André Stagnaro

André Stagnaro, 1920

André Stagnaro

1900 - 1953

André Stagnaro est né le 21 Janvier 1900 à Vallauris, d’une vieille famille provençale ; on suppose que ce nom propre avec ce o final vient d’ancêtres italiens dont on a quelques traces. Il est l’ainé de trois garçons (André, Gabriel, Jean).

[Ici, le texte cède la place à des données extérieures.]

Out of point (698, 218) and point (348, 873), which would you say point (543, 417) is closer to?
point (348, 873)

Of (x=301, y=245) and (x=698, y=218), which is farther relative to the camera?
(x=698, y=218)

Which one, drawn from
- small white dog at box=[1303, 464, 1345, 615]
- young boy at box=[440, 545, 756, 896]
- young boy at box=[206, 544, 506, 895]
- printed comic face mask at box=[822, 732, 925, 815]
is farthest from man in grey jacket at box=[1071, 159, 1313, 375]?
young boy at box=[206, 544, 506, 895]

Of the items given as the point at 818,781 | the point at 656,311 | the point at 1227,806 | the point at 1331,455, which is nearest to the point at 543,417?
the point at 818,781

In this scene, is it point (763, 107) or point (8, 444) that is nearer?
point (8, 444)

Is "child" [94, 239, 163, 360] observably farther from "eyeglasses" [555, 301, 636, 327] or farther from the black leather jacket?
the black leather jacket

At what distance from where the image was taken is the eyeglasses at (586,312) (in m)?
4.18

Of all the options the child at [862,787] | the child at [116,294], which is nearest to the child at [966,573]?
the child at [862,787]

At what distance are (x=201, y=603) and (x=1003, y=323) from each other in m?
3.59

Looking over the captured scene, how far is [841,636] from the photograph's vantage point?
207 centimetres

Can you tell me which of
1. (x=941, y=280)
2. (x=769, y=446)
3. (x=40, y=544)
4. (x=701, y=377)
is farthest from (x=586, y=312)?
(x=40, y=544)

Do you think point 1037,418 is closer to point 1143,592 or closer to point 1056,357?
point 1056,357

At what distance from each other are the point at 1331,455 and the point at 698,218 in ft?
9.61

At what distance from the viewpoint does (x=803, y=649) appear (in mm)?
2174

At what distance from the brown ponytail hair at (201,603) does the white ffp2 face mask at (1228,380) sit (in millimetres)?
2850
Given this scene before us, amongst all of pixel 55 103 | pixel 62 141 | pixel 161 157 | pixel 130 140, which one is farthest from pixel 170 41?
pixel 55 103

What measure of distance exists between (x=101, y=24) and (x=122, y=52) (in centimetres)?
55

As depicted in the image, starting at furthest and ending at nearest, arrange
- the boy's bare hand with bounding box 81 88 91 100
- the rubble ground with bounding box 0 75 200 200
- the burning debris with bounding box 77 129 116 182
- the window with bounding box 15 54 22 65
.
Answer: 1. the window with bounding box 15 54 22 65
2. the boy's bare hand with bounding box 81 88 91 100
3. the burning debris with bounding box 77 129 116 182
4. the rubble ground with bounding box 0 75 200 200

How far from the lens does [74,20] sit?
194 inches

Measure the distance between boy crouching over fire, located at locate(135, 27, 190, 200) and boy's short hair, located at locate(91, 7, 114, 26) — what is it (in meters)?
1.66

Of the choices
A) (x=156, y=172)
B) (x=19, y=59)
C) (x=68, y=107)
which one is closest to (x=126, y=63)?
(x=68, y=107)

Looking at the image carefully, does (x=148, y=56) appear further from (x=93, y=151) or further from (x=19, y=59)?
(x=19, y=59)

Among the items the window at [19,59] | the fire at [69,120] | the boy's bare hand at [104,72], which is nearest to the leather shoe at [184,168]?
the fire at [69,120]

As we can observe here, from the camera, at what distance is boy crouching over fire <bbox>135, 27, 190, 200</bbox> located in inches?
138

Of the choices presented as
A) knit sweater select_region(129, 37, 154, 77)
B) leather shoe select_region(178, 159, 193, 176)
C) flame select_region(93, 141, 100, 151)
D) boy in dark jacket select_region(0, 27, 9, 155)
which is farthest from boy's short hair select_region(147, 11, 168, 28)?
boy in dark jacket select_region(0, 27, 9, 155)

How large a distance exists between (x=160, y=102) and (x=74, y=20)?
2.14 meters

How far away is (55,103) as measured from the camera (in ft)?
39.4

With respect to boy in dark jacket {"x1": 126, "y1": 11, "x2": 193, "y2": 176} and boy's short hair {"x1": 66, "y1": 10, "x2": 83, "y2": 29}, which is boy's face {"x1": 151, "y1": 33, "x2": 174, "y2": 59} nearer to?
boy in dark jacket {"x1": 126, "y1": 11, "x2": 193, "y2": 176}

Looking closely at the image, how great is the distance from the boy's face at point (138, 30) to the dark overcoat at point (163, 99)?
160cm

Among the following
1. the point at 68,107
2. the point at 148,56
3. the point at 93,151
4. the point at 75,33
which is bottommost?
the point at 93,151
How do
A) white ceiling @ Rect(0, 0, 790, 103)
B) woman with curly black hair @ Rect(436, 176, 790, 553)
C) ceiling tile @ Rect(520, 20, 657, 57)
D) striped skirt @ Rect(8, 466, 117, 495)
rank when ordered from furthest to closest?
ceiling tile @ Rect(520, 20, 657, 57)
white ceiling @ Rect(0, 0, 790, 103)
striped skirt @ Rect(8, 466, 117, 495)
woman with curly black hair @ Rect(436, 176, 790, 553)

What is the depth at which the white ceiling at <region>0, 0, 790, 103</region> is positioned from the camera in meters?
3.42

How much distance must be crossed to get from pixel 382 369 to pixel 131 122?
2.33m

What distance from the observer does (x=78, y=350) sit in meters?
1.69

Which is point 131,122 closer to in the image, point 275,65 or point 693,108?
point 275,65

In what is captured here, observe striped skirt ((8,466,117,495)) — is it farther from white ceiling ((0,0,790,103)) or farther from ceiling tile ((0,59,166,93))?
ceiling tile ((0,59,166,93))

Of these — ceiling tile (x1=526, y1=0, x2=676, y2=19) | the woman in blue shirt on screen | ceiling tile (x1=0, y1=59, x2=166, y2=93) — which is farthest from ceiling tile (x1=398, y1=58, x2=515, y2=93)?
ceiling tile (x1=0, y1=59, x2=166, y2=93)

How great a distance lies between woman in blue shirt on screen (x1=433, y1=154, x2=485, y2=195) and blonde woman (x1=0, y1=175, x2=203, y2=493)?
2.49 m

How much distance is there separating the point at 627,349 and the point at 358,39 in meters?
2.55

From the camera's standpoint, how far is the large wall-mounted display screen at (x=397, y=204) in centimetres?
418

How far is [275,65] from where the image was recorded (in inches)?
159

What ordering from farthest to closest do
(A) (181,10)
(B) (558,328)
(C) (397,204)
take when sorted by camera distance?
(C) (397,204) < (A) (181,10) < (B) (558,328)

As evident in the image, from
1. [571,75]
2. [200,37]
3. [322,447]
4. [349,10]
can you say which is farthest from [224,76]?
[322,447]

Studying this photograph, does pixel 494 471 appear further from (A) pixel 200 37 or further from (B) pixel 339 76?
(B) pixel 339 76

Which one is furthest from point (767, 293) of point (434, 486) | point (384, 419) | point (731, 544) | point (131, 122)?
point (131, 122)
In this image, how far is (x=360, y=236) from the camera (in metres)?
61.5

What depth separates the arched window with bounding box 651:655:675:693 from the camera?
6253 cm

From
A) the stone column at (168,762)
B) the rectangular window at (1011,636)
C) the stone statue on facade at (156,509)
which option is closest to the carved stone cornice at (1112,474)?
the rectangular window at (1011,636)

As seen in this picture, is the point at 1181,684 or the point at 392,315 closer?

Condisciple de Jacques Audiberti au collège d’Antibes puis, orphelin dès l’âge de 8 ans de ses deux parents, il est d’abord recueilli par sa tante, sœur de sa mère, puis va connaitre la solitude de l’internat. Il est élevé, avec ses frères au Prytanée militaire de la Flèche, comme tous les orphelins d’officiers français ;

Il y fait des études classiques, commence à écrire ses premiers poèmes ; et bien que patriote convaincu, est rebelle à la vie militaire, contrairement à son frère cadet, qui deviendra le général Jean Stagnaro, mort en Algérie en 1956.

À 17 ans il s’engage pour la première guerre mondiale. Il ne connaitra pas les tranchées mais les combats ; démobilisé en 1920, après un séjour d’occupant en Allemagne, il revient à Paris, fréquente les milieux littéraires, se lie d’amitié avec Henri Mercadier de Madaillan, jeune poète également, qui deviendra journaliste et dirigera le groupe « Cadence » et la revue « Flammes vives ».

Lui ; sans famille et sans ressources, connait mille métiers pour subsister, fait du théâtre, où il rencontre Yvonne Brunet, à la voix d’or, qu’il épouse en 1922 tout en continuant à écrire. Yvonne Brunet, l’accompagnera tout le long des bons et des mauvais jours ; ils auront deux filles, Janine et Anne Marie.

Remobilisé pour la seconde guerre mondiale, il est capitaine de chasseurs alpins et envoie à sa famille les nouvelles sous forme de poèmes.

En 1943 s’installe à Paris avec sa famille, travaille en secret avec la Résistance, et continue des métiers alimentaires dont la diversité lui fait connaitre à fond toutes les facettes de la nature humaine et les jeux de la vie sociale. Il continue à écrire, inlassablement, poèmes et pensées notées sur un cahier noir.

En 1951, il se décide à publier, choisissant parmi la production de toute une vie, 57 poèmes : le livre sera « Dédale », paru en 500 exemplaires chez Galliena, maison aujourd’hui disparue.

Il ne connaitra pas le destin de ce premier livre, ni les lauriers qu’il en aura reçus; il meurt brutalement le 2 Mai 1953.